À terme, le site produira 4 millions de tonnes d'acier vert par an (sur une production totale de 6,8 millions de tonnes par an), réduisant annuellement les émissions de CO2 de 4,4 millions de tonnes en moyenne sur les quinze premières années, soit 5,7% des émissions industrielles nationales totales. Sur la durée de vie du projet, le rejet d'environ 70 millions de tonnes de gaz à effet de serre sera évité.

La construction de ces installations à Dunkerque contribuera significativement à l'objectif d'ArcelorMittal de réduire ses émissions de CO2 en France de 35% d'ici à 2030. »

France 2030 : Soutien à la décarbonation d'ArcelorMittal Dunkerque | entreprises.gouv.fr

Être en ligne avec ses engagements permet à la France de prendre sa part à des efforts qui doivent être réalisés dans le monde entier et d’être crédible dans les négociations internationales.

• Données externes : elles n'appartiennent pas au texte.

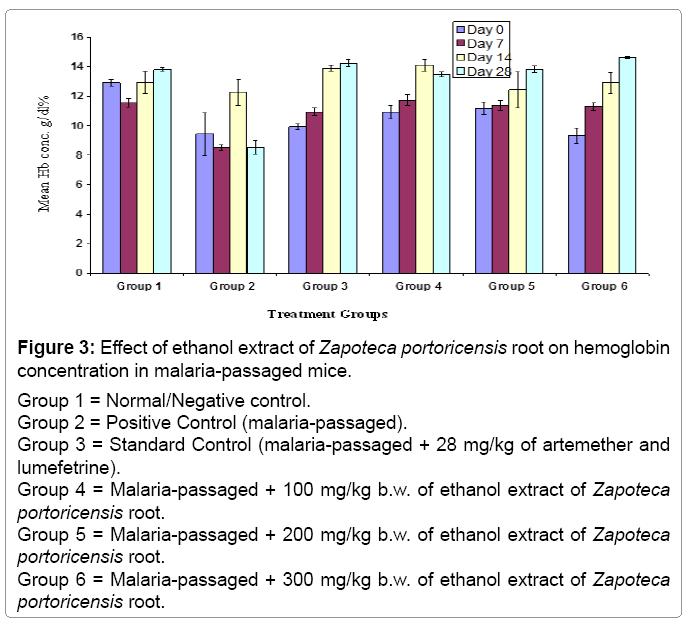 biochemistry-analytical-biochemistry-hemoglobin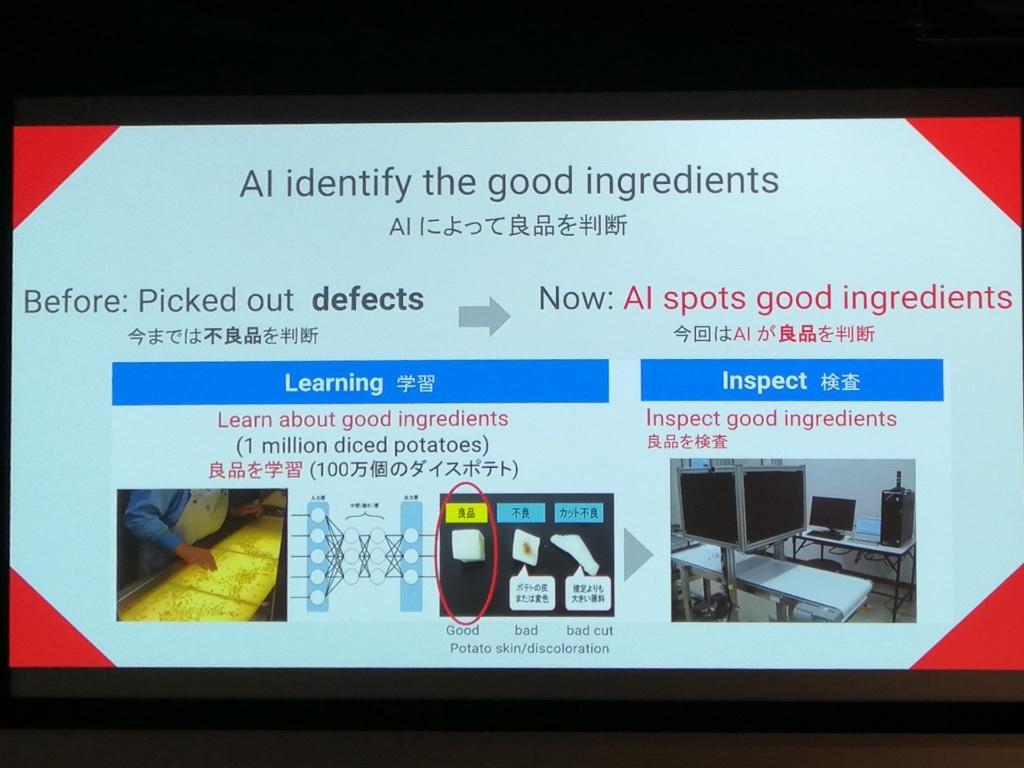 AI検出システムの仕組み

Toutefois, même si la France atteint ses objectifs de décarbonation dans les années qui viennent, ce qui est évidemment plus que souhaitable, elle n’en aura aucun bénéfice climatique, le problème de la saturation de la capacité d’absorption du CO2 par l’atmosphère étant mondial. Et ce point est particulièrement difficile à expliquer pour les décideurs politiques aux populations, et à accepter par les acteurs économiques auxquels on demande des efforts rapides, comme les agriculteurs, en France et dans le reste de l’Europe.

Ce qui est également sûr, c’est que les conséquences du réchauffement et du dérèglement climatiques sont déjà visibles sur le territoire français : sècheresse dans le Sud, inondations dans le Nord, n’en finissent plus. Comme la transition n’aura pas d’effet rapide, la question de l’adaptation des territoires et des entreprises se pose avec acuité. Et donc la question des arbitrages budgétaires, des subventions, des efforts demandés à tous pour permettre une transformation générale (transition + adaptation) à un rythme suffisant et acceptée par le plus grand nombre.